In 2009, 14.7 percent of residents of the United States or about 50 million people in the Land of Plenty suffered some form of hunger, representing the highest number of households suffering from hunger since 1995 when the first such survey took place. This included 5.7 percent of households where one or more household members ate less and their eating patterns were interrupted sometimes due to lack of money or food. The figures reflect no significant change compared to the previous year although 57 percent of all food-insecure households benefited from a Federal food and nutrition assistance program during the month prior to the 2009 survey.

Another way to look at it that last year only 85 percent of American households had access to enough food for an active, healthy life, according to the Household Security in the United States, 2009, a 62-page report written by Mark Nord Alisha Coleman-Jensen Margaret Andrews Steven Carlson and published by the United States Department of Agriculture (Nord, Mark, Alisha Coleman-Jensen, Margaret Andrews, and Steven Carlson. Household Food Security in the United States, 2009. ERR- 108, U.S. Dept. of Agriculture, Econ. Res. Serv. November 2010)

There were significantly more households with insufficient food than the national average among households with incomes near or below the Federal poverty line, among households with children, headed by single women (36.6 percent) or single men (27.8 percent), Black households (24.9 percent) and Hispanic households (26.9 percent).
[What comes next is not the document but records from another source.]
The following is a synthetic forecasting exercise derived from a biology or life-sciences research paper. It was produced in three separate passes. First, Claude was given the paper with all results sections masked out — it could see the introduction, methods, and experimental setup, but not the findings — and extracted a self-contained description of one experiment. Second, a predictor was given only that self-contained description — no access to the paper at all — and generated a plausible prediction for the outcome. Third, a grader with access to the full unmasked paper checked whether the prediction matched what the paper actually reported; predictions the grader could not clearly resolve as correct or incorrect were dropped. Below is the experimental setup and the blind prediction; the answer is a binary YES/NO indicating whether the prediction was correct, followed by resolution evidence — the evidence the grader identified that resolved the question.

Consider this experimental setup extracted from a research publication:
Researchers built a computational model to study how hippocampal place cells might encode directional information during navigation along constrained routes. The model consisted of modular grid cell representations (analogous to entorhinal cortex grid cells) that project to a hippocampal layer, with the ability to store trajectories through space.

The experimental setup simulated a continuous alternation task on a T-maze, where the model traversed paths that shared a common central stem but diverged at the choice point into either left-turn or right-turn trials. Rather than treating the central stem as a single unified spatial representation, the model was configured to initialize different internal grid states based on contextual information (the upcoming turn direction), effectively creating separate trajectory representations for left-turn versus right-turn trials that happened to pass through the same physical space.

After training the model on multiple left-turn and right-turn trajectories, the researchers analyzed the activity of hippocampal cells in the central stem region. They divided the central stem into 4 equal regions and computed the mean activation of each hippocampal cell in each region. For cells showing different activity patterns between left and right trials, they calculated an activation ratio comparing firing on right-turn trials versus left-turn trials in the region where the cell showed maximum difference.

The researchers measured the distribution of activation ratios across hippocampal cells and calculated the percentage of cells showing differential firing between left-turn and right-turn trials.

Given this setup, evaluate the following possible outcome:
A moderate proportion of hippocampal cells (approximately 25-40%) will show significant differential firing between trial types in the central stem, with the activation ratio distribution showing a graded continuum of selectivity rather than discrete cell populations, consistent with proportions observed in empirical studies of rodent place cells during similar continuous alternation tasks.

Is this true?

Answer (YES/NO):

Households with low food resources were more prevalent than the national average (5.7 percent) for households with children headed by single women (12.9 percent), women living alone (7.4 percent), men living alone (7.1 percent), Black and Hispanic households (both 9.3 percent), households with incomes below 185 percent of the poverty line (14.4 percent), and households located in principal cities of metropolitan areas (6.8 percent).
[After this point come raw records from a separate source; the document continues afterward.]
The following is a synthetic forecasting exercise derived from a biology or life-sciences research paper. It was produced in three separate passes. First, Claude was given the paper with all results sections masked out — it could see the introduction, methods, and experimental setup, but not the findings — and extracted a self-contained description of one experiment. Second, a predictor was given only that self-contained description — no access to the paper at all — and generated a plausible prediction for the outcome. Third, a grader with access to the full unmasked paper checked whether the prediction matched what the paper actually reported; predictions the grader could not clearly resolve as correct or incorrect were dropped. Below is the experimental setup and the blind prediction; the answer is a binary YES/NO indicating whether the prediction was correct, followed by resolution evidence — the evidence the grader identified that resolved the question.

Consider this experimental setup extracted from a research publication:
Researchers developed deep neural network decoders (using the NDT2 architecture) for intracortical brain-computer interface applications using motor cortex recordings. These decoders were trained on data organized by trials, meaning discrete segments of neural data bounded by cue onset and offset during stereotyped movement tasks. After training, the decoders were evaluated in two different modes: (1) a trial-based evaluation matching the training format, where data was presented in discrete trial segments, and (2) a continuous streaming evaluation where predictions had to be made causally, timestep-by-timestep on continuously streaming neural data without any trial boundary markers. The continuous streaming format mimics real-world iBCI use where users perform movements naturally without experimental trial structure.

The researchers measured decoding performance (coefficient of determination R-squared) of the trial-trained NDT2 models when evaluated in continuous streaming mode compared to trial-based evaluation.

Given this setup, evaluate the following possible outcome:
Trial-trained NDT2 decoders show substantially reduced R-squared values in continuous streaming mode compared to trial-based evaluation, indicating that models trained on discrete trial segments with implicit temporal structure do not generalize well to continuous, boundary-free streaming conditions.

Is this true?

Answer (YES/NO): YES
The states with the highest percent of households with insufficient food were Arkansas (17.7 percent), Texas (17.4 percent) and Mississippi (17.1 percent); the states with the lowest percent of households where occupants went hungry in 2009 were North Dakota (6.7 percent), New Hampshire (just under 9 percent) and Virginia (9.2 percent). Some 17.7 million people (6 percent of Americans) compared with 1.3 million in 2008 had multiple times when they did not have enough food and could not afford meals.